Excerpts from a spatial dataset:
※ ※ ※

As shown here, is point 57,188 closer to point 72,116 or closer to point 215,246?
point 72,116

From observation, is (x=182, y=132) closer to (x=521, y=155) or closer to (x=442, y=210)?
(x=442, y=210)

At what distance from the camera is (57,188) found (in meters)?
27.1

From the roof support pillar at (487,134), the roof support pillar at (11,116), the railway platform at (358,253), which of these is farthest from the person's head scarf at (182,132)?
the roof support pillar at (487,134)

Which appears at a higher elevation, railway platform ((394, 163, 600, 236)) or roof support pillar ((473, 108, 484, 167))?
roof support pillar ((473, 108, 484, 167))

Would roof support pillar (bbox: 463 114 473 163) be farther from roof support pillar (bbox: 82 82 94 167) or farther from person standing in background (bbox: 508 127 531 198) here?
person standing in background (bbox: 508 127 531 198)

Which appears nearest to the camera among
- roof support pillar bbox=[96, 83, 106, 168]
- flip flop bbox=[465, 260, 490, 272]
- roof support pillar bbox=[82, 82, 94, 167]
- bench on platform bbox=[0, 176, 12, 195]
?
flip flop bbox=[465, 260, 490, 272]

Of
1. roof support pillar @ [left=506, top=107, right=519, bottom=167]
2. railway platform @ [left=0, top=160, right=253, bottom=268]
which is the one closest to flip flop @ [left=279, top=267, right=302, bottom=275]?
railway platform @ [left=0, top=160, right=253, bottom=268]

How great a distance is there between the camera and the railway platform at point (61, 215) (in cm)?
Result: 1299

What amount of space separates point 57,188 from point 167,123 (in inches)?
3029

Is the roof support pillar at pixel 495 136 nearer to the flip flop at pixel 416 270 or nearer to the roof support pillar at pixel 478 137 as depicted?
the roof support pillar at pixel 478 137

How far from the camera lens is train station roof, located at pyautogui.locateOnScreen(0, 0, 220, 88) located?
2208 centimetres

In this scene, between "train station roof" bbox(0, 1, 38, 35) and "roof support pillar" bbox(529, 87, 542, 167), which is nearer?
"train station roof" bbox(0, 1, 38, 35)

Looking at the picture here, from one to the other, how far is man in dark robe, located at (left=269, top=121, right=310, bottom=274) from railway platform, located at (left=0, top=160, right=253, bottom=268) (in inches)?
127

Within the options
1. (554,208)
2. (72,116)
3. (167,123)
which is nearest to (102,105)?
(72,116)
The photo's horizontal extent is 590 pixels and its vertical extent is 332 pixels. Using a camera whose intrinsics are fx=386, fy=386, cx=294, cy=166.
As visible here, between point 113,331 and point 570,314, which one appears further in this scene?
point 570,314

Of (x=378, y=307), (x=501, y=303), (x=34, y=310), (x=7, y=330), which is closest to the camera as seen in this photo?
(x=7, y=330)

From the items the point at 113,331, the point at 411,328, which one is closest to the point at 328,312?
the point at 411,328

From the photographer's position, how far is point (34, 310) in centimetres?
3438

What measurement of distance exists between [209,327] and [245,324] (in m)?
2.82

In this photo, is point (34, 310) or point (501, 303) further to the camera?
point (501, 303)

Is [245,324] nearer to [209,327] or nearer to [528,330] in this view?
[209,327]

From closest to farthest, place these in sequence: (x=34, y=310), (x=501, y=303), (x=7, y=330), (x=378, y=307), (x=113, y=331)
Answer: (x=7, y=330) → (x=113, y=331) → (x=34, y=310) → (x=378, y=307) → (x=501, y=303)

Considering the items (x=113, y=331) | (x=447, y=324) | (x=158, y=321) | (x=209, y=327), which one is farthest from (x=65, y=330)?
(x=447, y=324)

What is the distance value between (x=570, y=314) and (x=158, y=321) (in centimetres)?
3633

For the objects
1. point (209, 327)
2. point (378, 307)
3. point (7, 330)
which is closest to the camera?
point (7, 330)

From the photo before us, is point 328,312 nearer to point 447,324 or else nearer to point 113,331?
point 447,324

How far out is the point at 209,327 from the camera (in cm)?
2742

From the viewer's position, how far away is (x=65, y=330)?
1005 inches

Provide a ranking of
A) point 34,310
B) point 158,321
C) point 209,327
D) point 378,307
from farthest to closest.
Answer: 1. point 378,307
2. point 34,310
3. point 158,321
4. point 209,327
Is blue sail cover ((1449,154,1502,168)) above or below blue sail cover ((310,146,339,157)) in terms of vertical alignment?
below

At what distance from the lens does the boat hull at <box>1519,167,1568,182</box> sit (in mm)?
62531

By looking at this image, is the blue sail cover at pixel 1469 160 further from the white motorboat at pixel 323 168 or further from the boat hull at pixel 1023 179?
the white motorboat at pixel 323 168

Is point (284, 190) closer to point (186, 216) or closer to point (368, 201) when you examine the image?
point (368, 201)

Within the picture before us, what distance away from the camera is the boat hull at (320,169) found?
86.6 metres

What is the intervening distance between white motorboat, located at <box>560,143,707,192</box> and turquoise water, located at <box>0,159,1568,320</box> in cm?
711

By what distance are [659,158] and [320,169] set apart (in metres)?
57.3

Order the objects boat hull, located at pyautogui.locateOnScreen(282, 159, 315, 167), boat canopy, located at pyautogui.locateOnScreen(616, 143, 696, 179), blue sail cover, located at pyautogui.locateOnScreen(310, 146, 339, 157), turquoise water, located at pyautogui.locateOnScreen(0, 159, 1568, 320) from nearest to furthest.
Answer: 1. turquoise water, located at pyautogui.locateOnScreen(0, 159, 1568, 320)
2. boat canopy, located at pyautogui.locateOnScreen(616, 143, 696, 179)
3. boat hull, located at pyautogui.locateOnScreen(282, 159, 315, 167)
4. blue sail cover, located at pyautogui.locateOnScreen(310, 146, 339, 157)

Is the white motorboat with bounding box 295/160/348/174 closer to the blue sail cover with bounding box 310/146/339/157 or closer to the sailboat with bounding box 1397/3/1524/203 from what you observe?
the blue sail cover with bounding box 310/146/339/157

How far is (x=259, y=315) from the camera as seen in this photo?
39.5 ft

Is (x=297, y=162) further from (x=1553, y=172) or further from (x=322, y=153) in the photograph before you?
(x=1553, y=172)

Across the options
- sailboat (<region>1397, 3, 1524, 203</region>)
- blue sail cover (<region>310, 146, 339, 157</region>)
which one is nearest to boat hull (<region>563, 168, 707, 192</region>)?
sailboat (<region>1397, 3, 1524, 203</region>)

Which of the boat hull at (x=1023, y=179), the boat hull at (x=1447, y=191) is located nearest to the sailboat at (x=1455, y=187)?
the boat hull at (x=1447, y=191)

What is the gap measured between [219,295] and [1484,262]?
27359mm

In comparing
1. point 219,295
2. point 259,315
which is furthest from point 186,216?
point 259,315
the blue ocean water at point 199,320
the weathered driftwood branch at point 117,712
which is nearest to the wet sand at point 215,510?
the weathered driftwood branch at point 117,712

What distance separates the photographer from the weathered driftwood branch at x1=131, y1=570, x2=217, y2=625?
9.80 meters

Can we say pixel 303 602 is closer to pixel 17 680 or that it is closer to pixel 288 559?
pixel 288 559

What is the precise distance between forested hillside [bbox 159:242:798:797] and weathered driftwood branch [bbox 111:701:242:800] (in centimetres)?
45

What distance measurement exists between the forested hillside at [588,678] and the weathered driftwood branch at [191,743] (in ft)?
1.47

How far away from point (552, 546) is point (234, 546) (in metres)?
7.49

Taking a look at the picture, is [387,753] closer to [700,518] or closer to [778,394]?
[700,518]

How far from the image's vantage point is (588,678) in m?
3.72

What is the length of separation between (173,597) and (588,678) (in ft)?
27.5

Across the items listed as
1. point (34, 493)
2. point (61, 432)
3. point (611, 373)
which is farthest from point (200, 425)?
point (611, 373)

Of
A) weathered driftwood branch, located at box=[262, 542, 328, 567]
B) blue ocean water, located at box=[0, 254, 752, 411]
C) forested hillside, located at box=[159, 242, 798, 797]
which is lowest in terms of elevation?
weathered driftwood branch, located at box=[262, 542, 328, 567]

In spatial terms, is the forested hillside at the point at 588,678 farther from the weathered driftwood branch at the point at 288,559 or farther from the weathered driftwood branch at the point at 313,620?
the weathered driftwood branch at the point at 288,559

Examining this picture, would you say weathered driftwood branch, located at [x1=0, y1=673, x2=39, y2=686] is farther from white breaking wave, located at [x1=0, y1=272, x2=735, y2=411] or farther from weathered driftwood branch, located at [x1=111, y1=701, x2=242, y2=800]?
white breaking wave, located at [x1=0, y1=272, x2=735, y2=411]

※ ※ ※

## PROBLEM REQUIREMENTS
Format the lines of the listing from the one containing "What is the intervening" through the one containing "4. blue sail" as a JSON list of strings, one string per line, leaving out blank lines.

## RESULT BELOW
[
  "What is the intervening distance between white motorboat, located at <box>560,143,707,192</box> and turquoise water, located at <box>0,159,1568,320</box> in cm?",
  "711",
  "By what distance are [659,158] and [320,169] set apart (in metres)?",
  "57.3",
  "Order the objects boat hull, located at pyautogui.locateOnScreen(282, 159, 315, 167), boat canopy, located at pyautogui.locateOnScreen(616, 143, 696, 179), blue sail cover, located at pyautogui.locateOnScreen(310, 146, 339, 157), turquoise water, located at pyautogui.locateOnScreen(0, 159, 1568, 320) from nearest to furthest.",
  "Answer: 1. turquoise water, located at pyautogui.locateOnScreen(0, 159, 1568, 320)",
  "2. boat canopy, located at pyautogui.locateOnScreen(616, 143, 696, 179)",
  "3. boat hull, located at pyautogui.locateOnScreen(282, 159, 315, 167)",
  "4. blue sail cover, located at pyautogui.locateOnScreen(310, 146, 339, 157)"
]